Bali - Belasan relawan yang bekerja di dapur program Makan Bergizi Gratis (MBG) di Kabupaten Bima, Nusa Tenggara Barat, dilaporkan menunjukkan hasil skrining yang reaktif terhadap hepatitis. Temuan tersebut diketahui setelah petugas kesehatan melakukan pemeriksaan terhadap para relawan yang bertugas di sejumlah dapur MBG.
Pemeriksaan dilakukan oleh tenaga kesehatan dari puskesmas di wilayah Kecamatan Bolo dan Soromandi. Dari hasil skrining tersebut, ditemukan sejumlah relawan yang memerlukan tindak lanjut karena hasil pemeriksaannya menunjukkan reaktif terhadap hepatitis.
Kepala Puskesmas Bolo, Nurjanah, membenarkan adanya temuan tersebut. Ia menyebut laporan dari tenaga kesehatan di lapangan menunjukkan terdapat sejumlah relawan dapur MBG yang mendapatkan hasil reaktif. Namun, pihaknya belum memastikan jumlah keseluruhan relawan di Kecamatan Bolo yang masuk dalam temuan tersebut.
Temuan serupa juga terjadi di wilayah Kecamatan Soromandi. Berdasarkan pemeriksaan yang dilakukan petugas puskesmas, terdapat sekitar 15 relawan dari dua dapur MBG yang dinyatakan positif dalam hasil pemeriksaan hepatitis.
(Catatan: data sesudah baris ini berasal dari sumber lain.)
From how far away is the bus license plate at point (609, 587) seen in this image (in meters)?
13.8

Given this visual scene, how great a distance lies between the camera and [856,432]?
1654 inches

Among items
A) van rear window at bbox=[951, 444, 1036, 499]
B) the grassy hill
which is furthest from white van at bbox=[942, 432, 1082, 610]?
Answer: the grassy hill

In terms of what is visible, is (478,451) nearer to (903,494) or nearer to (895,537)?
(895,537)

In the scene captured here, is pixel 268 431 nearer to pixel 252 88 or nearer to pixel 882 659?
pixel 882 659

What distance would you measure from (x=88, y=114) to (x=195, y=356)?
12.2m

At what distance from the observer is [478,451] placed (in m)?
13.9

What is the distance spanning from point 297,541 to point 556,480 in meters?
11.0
Rinciannya, satu dapur memiliki 10 relawan dengan hasil positif, sedangkan lima orang lainnya berasal dari dapur MBG yang berbeda.
Hepatitis sendiri merupakan istilah yang merujuk pada peradangan hati. Kondisi tersebut dapat disebabkan oleh berbagai faktor, termasuk infeksi virus tertentu. Jenis hepatitis dan tingkat keparahannya dapat berbeda-beda sehingga seseorang yang memperoleh hasil skrining reaktif tetap membutuhkan pemeriksaan dan penanganan lebih lanjut oleh tenaga kesehatan.
Temuan ini menjadi perhatian karena para relawan bekerja di lingkungan yang berkaitan langsung dengan proses penyiapan makanan untuk masyarakat. Pemeriksaan kesehatan bagi pekerja dapur menjadi salah satu hal penting untuk memastikan seluruh petugas yang terlibat dalam penyediaan makanan berada dalam kondisi yang layak untuk menjalankan tugasnya.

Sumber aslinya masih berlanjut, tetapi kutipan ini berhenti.